Reliability
Validity
Surprise
Test Development
History and Related Stuff
100

What are the different types of reliability?

test-retest, alternate/parallel forms, split-half or internal reliability, inter-rater reliability.

100

What are the different types of validity? (Give at least 3 - can be a true or not true type of validity)

face, content, criterion, and construct validity

100

What reliability is not always intended to be high?

test-retest reliability

Certain constructs might change.  A personality trait is probably more stable than an emotional state.

100

What is the most common type of item format in psychology tests?

Possibly not explicitly mentioned in class, so make a good guess if you didn't encounter this in your reading.

Likert scales

100

What people, 4000 years ago or so, are credited with conducting some of the first psychological tests?

The Chinese tested people for suitability for holding some civil and leadership positions.

200

What is the Classical Test-Score Theory?

Hint: ___ Score = ___ Score - ____

True Score = Observed Score - Error

200

What is face validity? Is it useful?

"Common sense" validity, not useful because just because it looks like something doesn't mean it is valid.

In some special circumstances it might be useful (e.g. effort testing)

200

What is the minimum reliability coefficient for a scale to be considered internal consistency reliable?

alpha > .70

You might look for values above .90 in some high-stakes scenarios. (e.g. guardianship determination)

200

How difficult should items be?

Assuming this is a test with correct answers

Not too easy.  Not too hard.  If your items are of moderate difficulty you likely won't run into restricted ranges where everyone gets the item right or wrong.  This variability can help you figure out your B students from your D students perhaps.

200

What is a trait and how is it different than a state?

A trait is a "relatively enduring disposition" of an individual (e.g. pessimist vs optimist)

A state tends to vary more than a trait (e.g. Mark was in a depressive state when his goldfish passed away... He was better later on that day after being able to adopt 3 cichlid fish)

300

What are examples of sources of error?
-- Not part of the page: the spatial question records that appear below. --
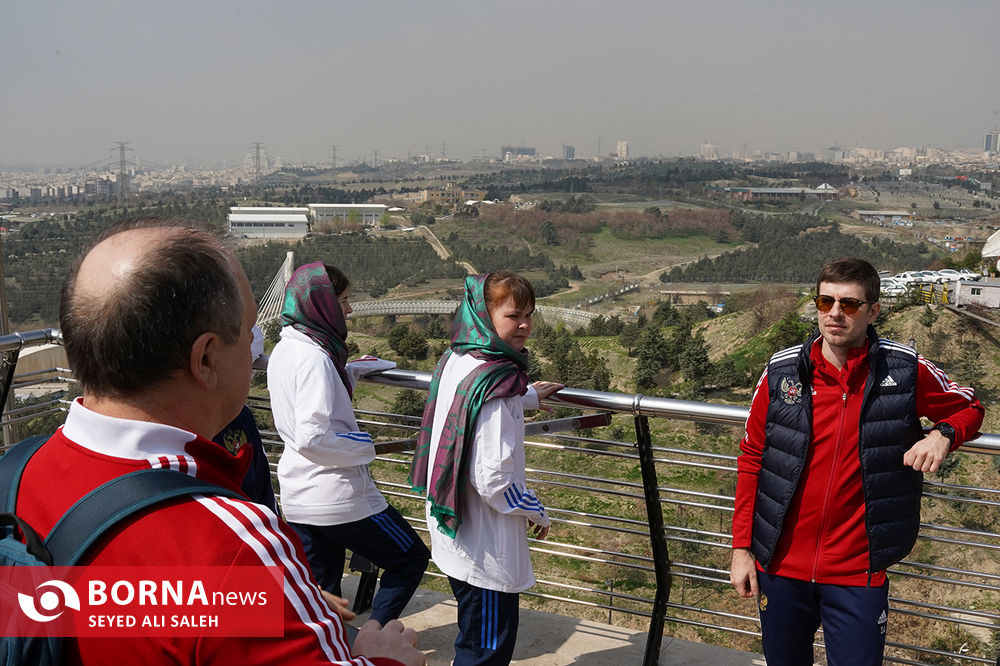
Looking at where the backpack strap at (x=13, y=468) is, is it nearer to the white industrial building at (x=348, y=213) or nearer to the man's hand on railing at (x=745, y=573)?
the man's hand on railing at (x=745, y=573)

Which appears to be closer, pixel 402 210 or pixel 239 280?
pixel 239 280

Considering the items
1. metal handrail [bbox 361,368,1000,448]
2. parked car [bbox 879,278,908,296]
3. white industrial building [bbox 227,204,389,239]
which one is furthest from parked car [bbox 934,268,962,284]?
white industrial building [bbox 227,204,389,239]

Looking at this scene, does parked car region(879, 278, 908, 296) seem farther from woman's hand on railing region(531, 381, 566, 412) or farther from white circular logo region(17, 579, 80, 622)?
white circular logo region(17, 579, 80, 622)

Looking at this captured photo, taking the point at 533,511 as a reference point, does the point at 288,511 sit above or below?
below

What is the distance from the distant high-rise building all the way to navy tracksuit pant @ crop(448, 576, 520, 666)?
6918 inches

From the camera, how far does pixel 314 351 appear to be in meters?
2.38

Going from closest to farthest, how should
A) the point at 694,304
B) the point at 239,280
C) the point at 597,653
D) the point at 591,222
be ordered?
the point at 239,280 → the point at 597,653 → the point at 694,304 → the point at 591,222

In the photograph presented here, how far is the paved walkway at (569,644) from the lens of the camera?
2686mm

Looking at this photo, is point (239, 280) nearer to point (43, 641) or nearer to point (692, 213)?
point (43, 641)

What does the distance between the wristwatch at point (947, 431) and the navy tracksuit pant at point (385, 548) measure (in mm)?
1468

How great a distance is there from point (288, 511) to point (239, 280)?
1621 millimetres

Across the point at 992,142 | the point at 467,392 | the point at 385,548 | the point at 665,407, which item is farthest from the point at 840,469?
the point at 992,142

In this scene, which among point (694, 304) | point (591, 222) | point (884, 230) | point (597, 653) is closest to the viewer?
point (597, 653)

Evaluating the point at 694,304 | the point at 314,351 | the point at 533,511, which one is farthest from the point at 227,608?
the point at 694,304
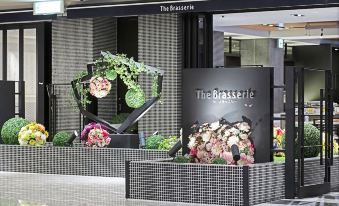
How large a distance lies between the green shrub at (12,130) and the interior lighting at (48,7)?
303 centimetres

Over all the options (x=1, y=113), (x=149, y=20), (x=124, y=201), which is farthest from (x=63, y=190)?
(x=149, y=20)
Give at least 3 different examples!

test itself, test-taker, environment, how the test was scored

300

How do you establish content validity?

Conduct literature review on topic to make sure you are covering all facets of it.  Also, make sure you aren't putting in irrelevant garbage in your test!

300

What is the standard error of measurement AND how does it relate to confidence intervals?

It measures how close an observed scores are to true scores.  It can be multiplied by a z-score value to allow us to calculate appropriate confidence intervals.  

300

What is Item Difficulty?

% of people who get the item correct

300

What is mental age AND which test introduced this concept?
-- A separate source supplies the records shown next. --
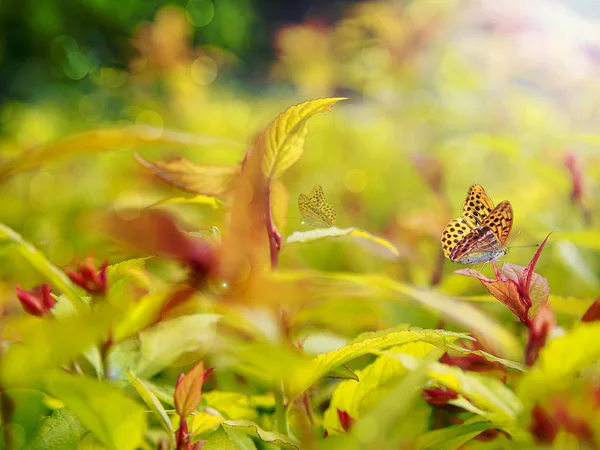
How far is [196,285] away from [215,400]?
6.6 inches

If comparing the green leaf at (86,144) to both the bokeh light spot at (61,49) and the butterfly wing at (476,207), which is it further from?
the bokeh light spot at (61,49)

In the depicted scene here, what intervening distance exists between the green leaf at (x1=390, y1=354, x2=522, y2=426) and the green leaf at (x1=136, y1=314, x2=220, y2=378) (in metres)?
0.16

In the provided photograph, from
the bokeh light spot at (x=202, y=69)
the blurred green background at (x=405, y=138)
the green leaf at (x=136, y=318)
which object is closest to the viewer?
the green leaf at (x=136, y=318)

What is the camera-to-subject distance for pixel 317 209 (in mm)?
354

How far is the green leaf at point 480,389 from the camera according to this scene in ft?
0.87

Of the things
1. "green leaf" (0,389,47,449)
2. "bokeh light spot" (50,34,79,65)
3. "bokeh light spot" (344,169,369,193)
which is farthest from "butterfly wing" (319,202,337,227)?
"bokeh light spot" (50,34,79,65)

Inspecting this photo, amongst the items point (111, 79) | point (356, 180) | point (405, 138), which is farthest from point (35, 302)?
point (111, 79)

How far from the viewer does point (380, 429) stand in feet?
0.74

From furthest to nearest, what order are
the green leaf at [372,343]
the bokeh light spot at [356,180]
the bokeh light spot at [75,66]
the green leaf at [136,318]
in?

This was present on the Binet-Simon Scale of 1908.  This metric compared a participant's performance to the typical age of people with this performance (e.g. This child is 12, but he solved as many block puzzles as a typical 15 year-old, so his mental age is 15).

400

What does r2 = .60 mean in terms of variation in test scores?
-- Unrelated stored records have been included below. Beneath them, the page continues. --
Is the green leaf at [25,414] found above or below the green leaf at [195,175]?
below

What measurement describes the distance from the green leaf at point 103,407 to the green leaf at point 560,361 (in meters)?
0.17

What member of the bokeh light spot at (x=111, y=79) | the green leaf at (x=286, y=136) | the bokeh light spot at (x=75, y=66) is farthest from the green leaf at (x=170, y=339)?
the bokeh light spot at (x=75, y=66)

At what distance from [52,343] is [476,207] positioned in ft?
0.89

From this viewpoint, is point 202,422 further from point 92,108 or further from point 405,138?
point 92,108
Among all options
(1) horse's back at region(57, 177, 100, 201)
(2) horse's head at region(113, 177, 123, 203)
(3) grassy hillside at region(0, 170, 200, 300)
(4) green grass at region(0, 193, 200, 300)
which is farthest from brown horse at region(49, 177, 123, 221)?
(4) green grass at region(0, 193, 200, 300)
Hint: _____ percent of variation is test scores is due to _____

60% of the variation in test scores is due to variation in our test scores (the other 40% of variation is error or explained by something else).

400

What is the difference between norm-referenced test and criterion-referenced test?

Norm-referenced = Hire the top 5% test scores. Criterion-referenced = Hire those who can do "specific skill."

400

What are the characteristics of a "good" criterion?

relevant (relevant to the construct) and valid (evidence must exist that criterion is already valid)

400

What are three elements of a good multiple choice questions?

1. Has grammatically parallel distractors. 

2. no "cute" distractors. 

3. has one correct target. 

4. not too many distractors. 

5. no double-negatives wording.

400

What is the difference between objective (structured) and projective tests?  Also, give an example of each.

Objective - forced responses lead to almost no need for interpretation during scoring. One example - Stanford Binet IQ test

Projective - often open-ended responses require lots of examiner interpretation. One example: Rorschach inkblot test

500

What is the z-score to use for building a 95% confidence interval?

Hint: This is a tough 500pt question, but it was a number we multiplied our standard error of the measure by on Monday.

Z = 1.96

500

What is convergent and divergent evidence/validity?

Convergent = data from multiple sources all tend to point to the same conclusion. 

Divergent = test scores do not correlate with scores on other measures it should theoretically not relate to.

500

In factor analysis, what is KMO and what is Bartlett's test?

These were presented together, so you don't have to remember what specific definition matched each term.  However, say the 2 things these tests do together.

Kaiser-Meyer-Olkin (KMO) Test is a measure of how suited your data is for factor analysis - Is your sample adequate?  If so, value above 0.5 should result

Bartlett's test is a measure of how suitable your data is for factor analysis - will factors be found?  You want a value under 0.05 to move forward.


500

Who is credited with the term "mental test"?

US psychologist James McKeen Cattell